According to the letter sent to states, the commission is after:
…full first and last names of all registrants, middle names or initials if available, addresses, dates of birth, political party (if recorded in your state), last four digits of social security number if available, voter history (elections voted in) from 2006 onward, active/inactive status, cancelled status, information regarding any felony convictions, information regarding voter registration in another state, information regarding military status, and overseas citizen information.
In May, Trump signed an executive order to create the commission. One of its mandates is to create a report on voter fraud:
The Commission shall … submit a report to the President that identifies … (c) those vulnerabilities in voting systems and practices used for Federal elections that could lead to improper voter registrations and improper voting, including fraudulent voter registrations and fraudulent voting.
Since the 2016 election, Trump has been claiming massive voter fraud and providing zero evidence.
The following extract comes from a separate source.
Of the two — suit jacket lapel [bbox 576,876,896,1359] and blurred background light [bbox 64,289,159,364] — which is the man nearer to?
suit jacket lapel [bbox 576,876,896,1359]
In addition to winning the Electoral College in a landslide, I won the popular vote if you deduct the millions of people who voted illegally
— Donald J. Trump (@realDonaldTrump) November 27, 2016
The commission has requested publicly available voter roll data, in accordance with the laws of each state. EPIC said in its lawsuit that the request for information such as financial data and, in particular, the home addresses of military members and their families – along with its plans to make the information “publicly available” – is “without precedent and crazy”.
From the commission’s letter:
Please be aware that any documents that are submitted to the full Commission will also be made available to the public.
In its emergency restraining order, EPIC also cites the commission’s failure to undertake a required Privacy Impact Assessment prior to sending requests to state election officials, saying that the omission underscores an “urgent need for relief”. (This isn’t the first time that the government has skipped over a required Privacy Impact Assessment: in March, lawmakers raked the FBI over the coals for failing to do a privacy assessment on the facial recognition technology behind its enormous database of tens of millions of face images.)
The commission’s letter directs states to submit the information by July 14 to ElectionIntegrityStaff@ovp.eop.gov or by what it says is a secure FTP site for transferring large data files, Safe Access File Exchange (“SAFE”), at https://safe.amrdec.army.mil/safe/Welcome.aspx.
Besides the Gulf of Mexico, there are many other bodies of water adjacent to, or within, US states that the commission might consider jumping into, as implied by many states’ responses. CNN has compiled those responses here.